◆ **YOUR TASK**: Reproduce the passage of the file-sharing lawsuit commentary starting at "In addition, the" and ending at "extremely high payments.", switching "record companies" to "music labels".

◆ **DOCUMENT EXTRACT**:
In addition, the author compares the use of these lawsuits to stop file-sharing to an “effort to rearrange deck chairs on the Titanic.” The problem is so large that suing a few individuals will most likely not fix it. The solution proposed in the article is for the record companies to make it “economically rational” for consumers to pay for music files instead of downloading them illegally. She suggests pricing that asymptotically approaches zero as the number of songs purchased increases. Therefore, if a person downloads thousands of songs, they won’t have to make extremely high payments.
I strongly agree with the author’s interpretation of copyright law, and I believe that the record companies should have to present more proof than a file being in a “shared folder” in order to file a lawsuit. Also, the P2P programs should eliminate their scanning programs because there is a significant chance that they could incriminate an unknowing person who has legally obtained copyrighted work and stored it on his or her computer. Proof of a transfer should be necessary for a lawsuit, and it is also questionable whether or not an mp3 file is a “material object.” People are being sued without concrete proof of infringement, and the RIAA needs to be stopped from abusing the law to gain money. This argument will be part of my contention that these suits are unfair.
The author’s suggested business solution may be unfair to the record companies, but these companies certainly need to focus on making large-scale changes to their sales techniques.

◆ **GIVEN RECORDS**:
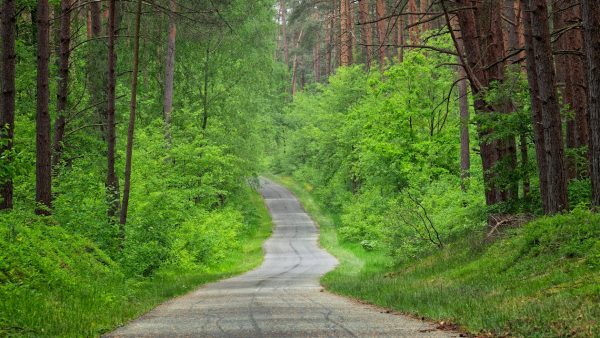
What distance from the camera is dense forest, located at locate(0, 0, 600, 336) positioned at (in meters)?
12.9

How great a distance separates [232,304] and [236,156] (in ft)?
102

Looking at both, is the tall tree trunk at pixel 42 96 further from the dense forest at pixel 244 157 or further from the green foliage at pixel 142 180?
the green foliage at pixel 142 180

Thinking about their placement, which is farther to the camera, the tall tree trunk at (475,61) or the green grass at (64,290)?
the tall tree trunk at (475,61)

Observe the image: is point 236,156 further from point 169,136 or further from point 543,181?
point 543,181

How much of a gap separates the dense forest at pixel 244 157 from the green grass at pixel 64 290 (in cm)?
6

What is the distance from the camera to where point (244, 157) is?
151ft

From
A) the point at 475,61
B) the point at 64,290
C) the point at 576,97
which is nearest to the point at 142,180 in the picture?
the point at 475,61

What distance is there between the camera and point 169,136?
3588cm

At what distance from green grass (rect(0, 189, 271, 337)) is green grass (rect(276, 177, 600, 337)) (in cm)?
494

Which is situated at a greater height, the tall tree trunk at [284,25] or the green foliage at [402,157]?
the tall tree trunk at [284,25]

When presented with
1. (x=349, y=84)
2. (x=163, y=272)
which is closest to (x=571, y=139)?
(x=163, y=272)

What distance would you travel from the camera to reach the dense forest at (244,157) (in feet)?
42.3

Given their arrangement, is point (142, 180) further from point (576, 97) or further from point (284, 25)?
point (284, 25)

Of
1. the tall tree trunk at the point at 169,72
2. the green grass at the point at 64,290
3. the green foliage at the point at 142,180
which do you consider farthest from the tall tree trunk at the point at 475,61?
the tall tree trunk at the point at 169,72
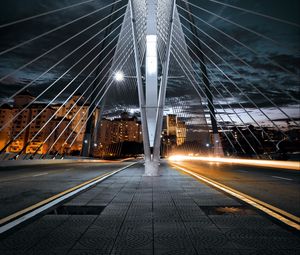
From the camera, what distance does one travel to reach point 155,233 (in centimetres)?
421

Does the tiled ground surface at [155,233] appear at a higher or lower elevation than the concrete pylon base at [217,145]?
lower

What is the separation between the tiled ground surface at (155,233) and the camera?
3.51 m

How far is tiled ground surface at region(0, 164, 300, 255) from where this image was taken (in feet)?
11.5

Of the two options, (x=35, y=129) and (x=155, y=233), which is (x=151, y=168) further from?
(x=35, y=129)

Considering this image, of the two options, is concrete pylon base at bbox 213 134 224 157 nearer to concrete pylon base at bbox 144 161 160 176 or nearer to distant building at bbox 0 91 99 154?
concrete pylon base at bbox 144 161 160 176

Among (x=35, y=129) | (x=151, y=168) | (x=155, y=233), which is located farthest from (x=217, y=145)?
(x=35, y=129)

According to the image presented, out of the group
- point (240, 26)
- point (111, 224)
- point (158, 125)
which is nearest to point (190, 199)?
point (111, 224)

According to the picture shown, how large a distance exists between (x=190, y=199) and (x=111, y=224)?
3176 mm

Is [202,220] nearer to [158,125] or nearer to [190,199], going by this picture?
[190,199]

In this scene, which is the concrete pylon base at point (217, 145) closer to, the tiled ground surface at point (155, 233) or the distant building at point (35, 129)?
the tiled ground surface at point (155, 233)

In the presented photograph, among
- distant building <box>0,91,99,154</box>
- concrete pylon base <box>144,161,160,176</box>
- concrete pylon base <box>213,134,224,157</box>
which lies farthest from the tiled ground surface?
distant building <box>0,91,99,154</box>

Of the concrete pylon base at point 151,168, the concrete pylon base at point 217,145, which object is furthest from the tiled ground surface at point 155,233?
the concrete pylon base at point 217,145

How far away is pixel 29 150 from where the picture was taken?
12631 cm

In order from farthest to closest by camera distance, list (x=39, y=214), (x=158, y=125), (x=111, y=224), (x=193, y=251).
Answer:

◆ **EXERCISE SOLUTION**:
In addition, the author compares the use of these lawsuits to stop file-sharing to an “effort to rearrange deck chairs on the Titanic.” The problem is so large that suing a few individuals will most likely not fix it. The solution proposed in the article is for the music labels to make it “economically rational” for consumers to pay for music files instead of downloading them illegally. She suggests pricing that asymptotically approaches zero as the number of songs purchased increases. Therefore, if a person downloads thousands of songs, they won’t have to make extremely high payments.